# REQUEST
Change "orange autumn foliage" to "red autumn foliage" throughout the entries below, keeping every other word as it is. Leave the pictures out of your answer.

---------- PROVIDED MATERIAL

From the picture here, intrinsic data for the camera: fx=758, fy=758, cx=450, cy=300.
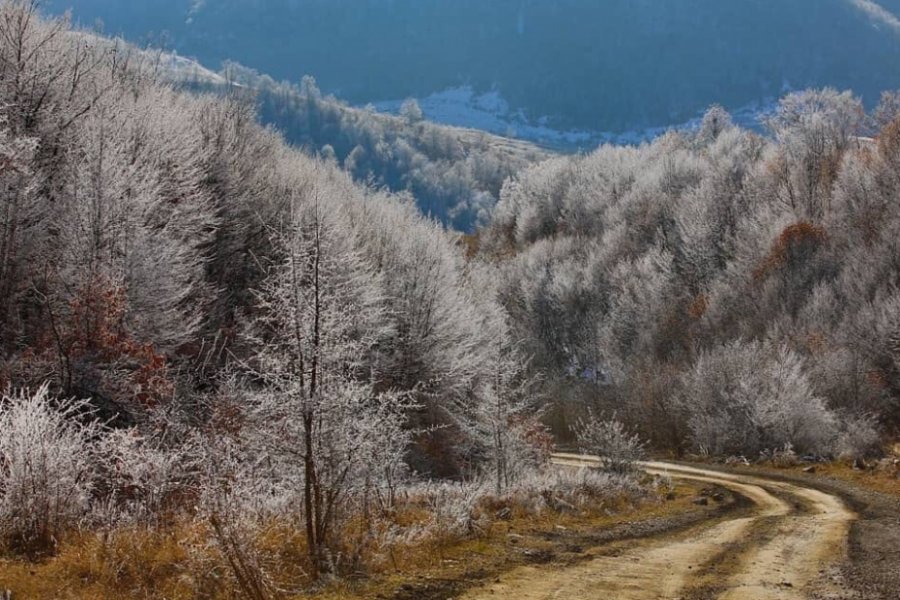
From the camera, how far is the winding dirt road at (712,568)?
9977 mm

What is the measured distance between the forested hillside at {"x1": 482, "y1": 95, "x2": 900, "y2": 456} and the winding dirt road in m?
19.6

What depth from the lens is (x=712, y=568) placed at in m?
11.8

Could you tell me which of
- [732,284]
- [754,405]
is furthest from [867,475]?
[732,284]

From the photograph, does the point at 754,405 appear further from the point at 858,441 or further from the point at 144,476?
the point at 144,476

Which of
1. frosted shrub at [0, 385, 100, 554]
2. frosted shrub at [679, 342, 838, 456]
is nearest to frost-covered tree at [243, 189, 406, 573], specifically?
frosted shrub at [0, 385, 100, 554]

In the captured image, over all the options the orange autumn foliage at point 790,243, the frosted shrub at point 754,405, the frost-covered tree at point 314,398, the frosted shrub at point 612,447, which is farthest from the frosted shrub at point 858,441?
the frost-covered tree at point 314,398

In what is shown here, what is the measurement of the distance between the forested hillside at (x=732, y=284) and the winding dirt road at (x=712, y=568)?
19.6 meters

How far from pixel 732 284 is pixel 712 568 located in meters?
49.2

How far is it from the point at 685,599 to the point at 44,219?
20935 millimetres

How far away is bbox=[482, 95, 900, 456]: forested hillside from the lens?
3803 cm

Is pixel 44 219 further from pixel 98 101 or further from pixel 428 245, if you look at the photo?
pixel 428 245

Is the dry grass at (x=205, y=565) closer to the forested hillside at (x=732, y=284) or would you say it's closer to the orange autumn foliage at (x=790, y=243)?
the forested hillside at (x=732, y=284)

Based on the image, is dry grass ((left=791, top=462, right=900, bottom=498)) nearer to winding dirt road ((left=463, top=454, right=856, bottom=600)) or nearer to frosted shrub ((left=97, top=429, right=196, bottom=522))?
winding dirt road ((left=463, top=454, right=856, bottom=600))

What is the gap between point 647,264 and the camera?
2621 inches
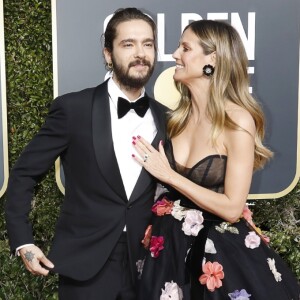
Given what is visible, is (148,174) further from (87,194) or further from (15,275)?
(15,275)

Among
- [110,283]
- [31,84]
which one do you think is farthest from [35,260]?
[31,84]

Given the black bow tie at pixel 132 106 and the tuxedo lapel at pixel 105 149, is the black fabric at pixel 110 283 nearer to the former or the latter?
the tuxedo lapel at pixel 105 149

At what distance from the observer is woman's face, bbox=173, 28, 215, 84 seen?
8.00ft

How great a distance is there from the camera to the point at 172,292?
7.48 feet

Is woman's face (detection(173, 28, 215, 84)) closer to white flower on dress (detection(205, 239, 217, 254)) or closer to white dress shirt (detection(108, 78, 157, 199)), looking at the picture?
white dress shirt (detection(108, 78, 157, 199))

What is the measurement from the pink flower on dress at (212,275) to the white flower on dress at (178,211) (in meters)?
0.22

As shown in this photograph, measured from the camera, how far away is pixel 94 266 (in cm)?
239

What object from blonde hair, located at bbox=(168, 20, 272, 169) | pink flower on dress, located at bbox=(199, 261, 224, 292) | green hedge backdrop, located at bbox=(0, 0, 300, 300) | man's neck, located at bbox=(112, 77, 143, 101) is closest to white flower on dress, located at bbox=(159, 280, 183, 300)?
pink flower on dress, located at bbox=(199, 261, 224, 292)

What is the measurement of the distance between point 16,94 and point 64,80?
0.34 m

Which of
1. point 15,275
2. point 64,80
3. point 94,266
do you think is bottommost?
point 15,275

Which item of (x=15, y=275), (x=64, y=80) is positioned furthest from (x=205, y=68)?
(x=15, y=275)

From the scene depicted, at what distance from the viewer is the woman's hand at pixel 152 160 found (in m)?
2.34

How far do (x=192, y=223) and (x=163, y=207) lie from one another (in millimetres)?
168

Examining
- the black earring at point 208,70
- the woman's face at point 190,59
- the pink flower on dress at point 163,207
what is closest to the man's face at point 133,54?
the woman's face at point 190,59
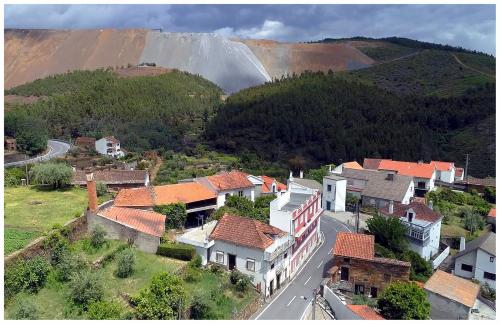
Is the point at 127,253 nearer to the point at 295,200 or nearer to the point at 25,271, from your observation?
the point at 25,271

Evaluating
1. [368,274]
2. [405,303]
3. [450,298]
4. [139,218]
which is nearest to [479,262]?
[450,298]

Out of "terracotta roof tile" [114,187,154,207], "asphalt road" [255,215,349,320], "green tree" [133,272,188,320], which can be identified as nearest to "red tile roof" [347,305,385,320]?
"asphalt road" [255,215,349,320]

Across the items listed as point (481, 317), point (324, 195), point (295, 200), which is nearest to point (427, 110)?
point (324, 195)

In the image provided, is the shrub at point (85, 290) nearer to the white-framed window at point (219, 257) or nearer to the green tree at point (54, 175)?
the white-framed window at point (219, 257)

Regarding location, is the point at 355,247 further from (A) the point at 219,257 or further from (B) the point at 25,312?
(B) the point at 25,312

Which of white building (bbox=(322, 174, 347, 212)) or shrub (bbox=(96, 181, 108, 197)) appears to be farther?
white building (bbox=(322, 174, 347, 212))

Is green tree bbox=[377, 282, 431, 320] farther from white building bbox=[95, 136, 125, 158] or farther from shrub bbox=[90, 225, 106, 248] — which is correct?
white building bbox=[95, 136, 125, 158]
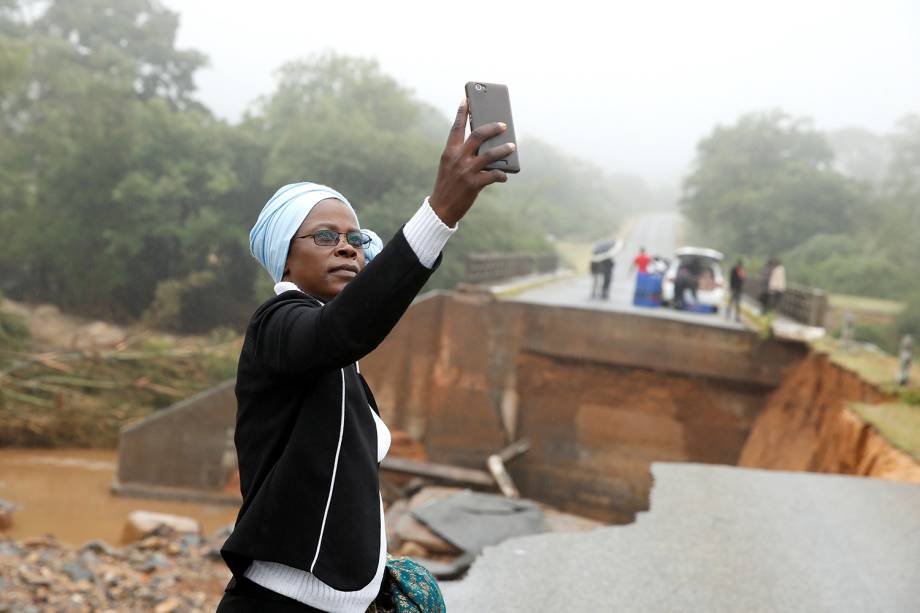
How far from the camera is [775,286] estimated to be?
676 inches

--------------------

# RESULT OF THE TASK
From the picture here, intrinsic data for the camera: fx=758, fy=758, cx=450, cy=300.
From the camera, how far is the winding dirt road at (712,568)?
9977 mm

What is the measured distance between the forested hillside at {"x1": 482, "y1": 95, "x2": 900, "y2": 456} and the winding dirt road in m?
19.6

What depth from the lens is (x=712, y=568) placed at in m?
11.8

Could you tell me which of
- [732,284]
- [754,405]
is furthest from [867,475]?
[732,284]

From the photograph, does the point at 754,405 appear further from the point at 858,441 or further from the point at 144,476?
the point at 144,476

Which of
1. frosted shrub at [0, 385, 100, 554]
2. frosted shrub at [679, 342, 838, 456]
is nearest to frost-covered tree at [243, 189, 406, 573], specifically?
frosted shrub at [0, 385, 100, 554]

In the captured image, over all the options the red autumn foliage at point 790,243, the frosted shrub at point 754,405, the frost-covered tree at point 314,398, the frosted shrub at point 612,447, which is farthest from the frosted shrub at point 858,441?
the frost-covered tree at point 314,398

In what is shown here, what is the measurement of the distance between the forested hillside at (x=732, y=284) and the winding dirt road at (x=712, y=568)?
19.6 meters

How far from pixel 732 284 is pixel 712 568 located in meters?
49.2

How far is it from the point at 685,599 to the point at 44,219?
20935 millimetres

How far away is bbox=[482, 95, 900, 456]: forested hillside from the lens?
3803 cm

Is pixel 44 219 further from pixel 98 101 or further from pixel 428 245, if you look at the photo?
pixel 428 245

Is the dry grass at (x=205, y=565) closer to the forested hillside at (x=732, y=284) or would you say it's closer to the red autumn foliage at (x=790, y=243)?
the forested hillside at (x=732, y=284)

Based on the image, is dry grass ((left=791, top=462, right=900, bottom=498)) nearer to winding dirt road ((left=463, top=454, right=856, bottom=600)) or nearer to frosted shrub ((left=97, top=429, right=196, bottom=522))?
winding dirt road ((left=463, top=454, right=856, bottom=600))

What is the gap between point 647,264 and the camera?
2621 inches
Given what is visible, is (148,174) further from (87,194) or further from (15,275)?
(15,275)

Among
- [110,283]
- [31,84]
which one do you think is farthest from [35,260]?
[31,84]

Given the black bow tie at pixel 132 106 and the tuxedo lapel at pixel 105 149, is the black fabric at pixel 110 283 nearer to the former or the latter?
the tuxedo lapel at pixel 105 149

At what distance from the observer is woman's face, bbox=173, 28, 215, 84 seen?
8.00ft

How great a distance is there from the camera to the point at 172,292?
7.48 feet

Is woman's face (detection(173, 28, 215, 84)) closer to white flower on dress (detection(205, 239, 217, 254)) or closer to white dress shirt (detection(108, 78, 157, 199)), looking at the picture?
white dress shirt (detection(108, 78, 157, 199))

What is the measurement from the pink flower on dress at (212,275) to the white flower on dress at (178,211) (in meters)?
0.22

As shown in this photograph, measured from the camera, how far away is pixel 94 266 (in cm)?
239

What object from blonde hair, located at bbox=(168, 20, 272, 169) | pink flower on dress, located at bbox=(199, 261, 224, 292) | green hedge backdrop, located at bbox=(0, 0, 300, 300) | man's neck, located at bbox=(112, 77, 143, 101) is closest to white flower on dress, located at bbox=(159, 280, 183, 300)?
pink flower on dress, located at bbox=(199, 261, 224, 292)

What is the measurement of the distance between point 16,94 and point 64,80?
0.34 m

Which of
1. point 15,275
2. point 64,80
3. point 94,266
do you think is bottommost?
point 15,275

Which item of (x=15, y=275), (x=64, y=80) is positioned furthest from (x=205, y=68)?
(x=15, y=275)

From the scene depicted, at what distance from the viewer is the woman's hand at pixel 152 160 found (in m)?
2.34

How far do (x=192, y=223) and (x=163, y=207) lie from one another (in millimetres)?
168

Examining
- the black earring at point 208,70
- the woman's face at point 190,59
- the pink flower on dress at point 163,207
what is closest to the man's face at point 133,54?
the woman's face at point 190,59
Is the point at 127,253 nearer to the point at 295,200 or nearer to the point at 25,271, from your observation?
the point at 25,271

Evaluating
1. [368,274]
2. [405,303]
3. [450,298]
4. [139,218]
which is nearest to [479,262]?
[450,298]

Out of "terracotta roof tile" [114,187,154,207], "asphalt road" [255,215,349,320], "green tree" [133,272,188,320], which can be identified as nearest to "red tile roof" [347,305,385,320]?
"asphalt road" [255,215,349,320]

Across the items listed as point (481, 317), point (324, 195), point (295, 200), which is nearest to point (427, 110)?
point (324, 195)

In the image provided, is the shrub at point (85, 290) nearer to the white-framed window at point (219, 257) or nearer to the green tree at point (54, 175)?
the white-framed window at point (219, 257)

Regarding location, is the point at 355,247 further from (A) the point at 219,257 or further from (B) the point at 25,312?
(B) the point at 25,312

Which of white building (bbox=(322, 174, 347, 212)) or shrub (bbox=(96, 181, 108, 197)) appears to be farther?
white building (bbox=(322, 174, 347, 212))

Is green tree bbox=[377, 282, 431, 320] farther from white building bbox=[95, 136, 125, 158] or farther from shrub bbox=[90, 225, 106, 248] — which is correct?
white building bbox=[95, 136, 125, 158]
How far from the camera is [775,286] estimated to be?
676 inches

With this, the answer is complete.